In Salisbury and South Wiltshire Museum Pitt Rivers ms collections there is a handwritten list [P141] headed 'A catalogue of M.General [sic - Major General] Pitt Rivers' Anthropological Collection Objects illustrating Animal Form conventionalised in Ornamentation from different countries' which seems to be a list of all items which were associated with the display entitled 'Illustrations of Human and Animal form Cases 92 - 93' in Bethnal Green and South Kensington Museums. A photocopy of this list is held by Alison Petch [AP 23/03/2005]

Examined by the GRASAC research team on 13 December 2007 as part of a research project to create a digital database. This will incorporate information about collections of indigenous material culture from the Great Lakes region of North America that are housed in a number of museums on several continents; see https://icslac.carleton.ca/grasac/ [see researchers file GRASAC]. The team noted the materials used to make this club include hard wood, untanned deer hide, porcupine quill, saw tooth dewclaws, red dyed deer hair, and metal tin. During construction there was a carving burning technique applied to the ball head, along the spine of the stern. The motifs look like the fields of a mide scroll (pictographic mnemonic device). Ruth Phillips thought the leather strap could be older than the club (RP). From Great Lakes with date of manufacture between 1815-1860. [ZM 15/05/2008]

Final GRASAC entry: 'Description/Summary: Ball-headed club, the ball carved into a face, with a strap that appears to have the fields of a pictographic mnemonic device called a "mide scroll." Made before 1874, in the Great Lakes region. Materials: The club is made of a hard wood. It's strap is made of untanned deer hide, decorated with porcupine quills, animal claws, red dyed deer hair, and metal (tin) cones.

Data lines →

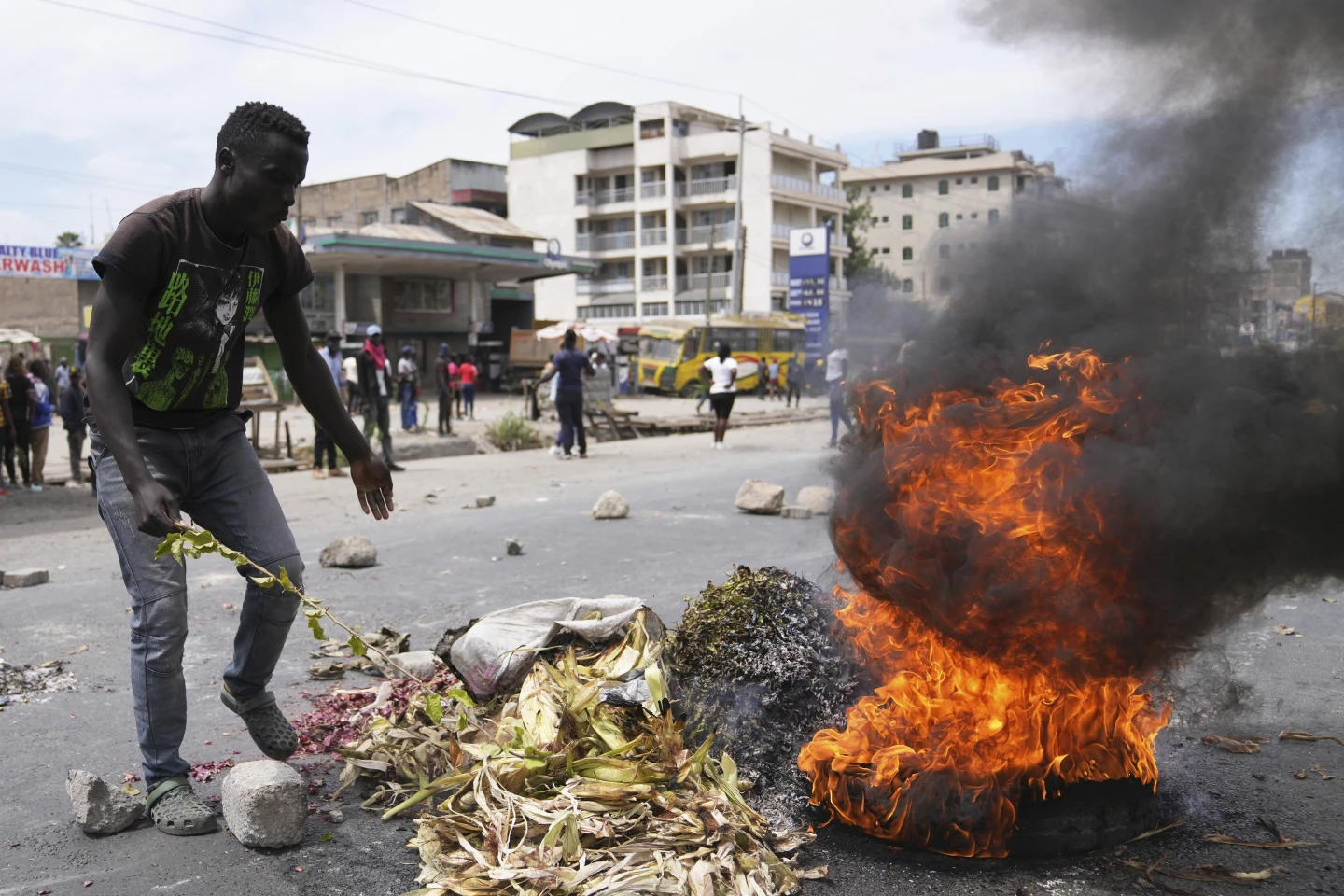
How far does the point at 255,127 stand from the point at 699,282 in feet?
203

Goals →
1 - From the object record, duplicate the passage that begins at the words "Final GRASAC entry: 'Description/Summary: Ball-headed" and stops after the words "metal (tin) cones.".
2 - Summarize the object record in two sentences.

Full solutions →
1 -
Final GRASAC entry: 'Description/Summary: Ball-headed club, the ball carved into a face, with a strap that appears to have the fields of a pictographic mnemonic device called a "mide scroll." Made before 1874, in the Great Lakes region. Materials: The club is made of a hard wood. It's strap is made of untanned deer hide, decorated with porcupine quills, animal claws, red dyed deer hair, and metal (tin) cones.

2 - The object record notes that the Pitt Rivers manuscript collections at the Salisbury and South Wiltshire Museum hold a handwritten list that seems to cover all items associated with the display 'Illustrations of Human and Animal form Cases 92 - 93' in the Bethnal Green and South Kensington Museums. It also reports that the GRASAC research team examined a ball-headed club from the Great Lakes region on 13 December 2007 for a digital database and noted that the club is made of hard wood and has an untanned deer hide strap decorated with porcupine quills, animal claws, red dyed deer hair, and tin, with motifs that look like the fields of a mide scroll.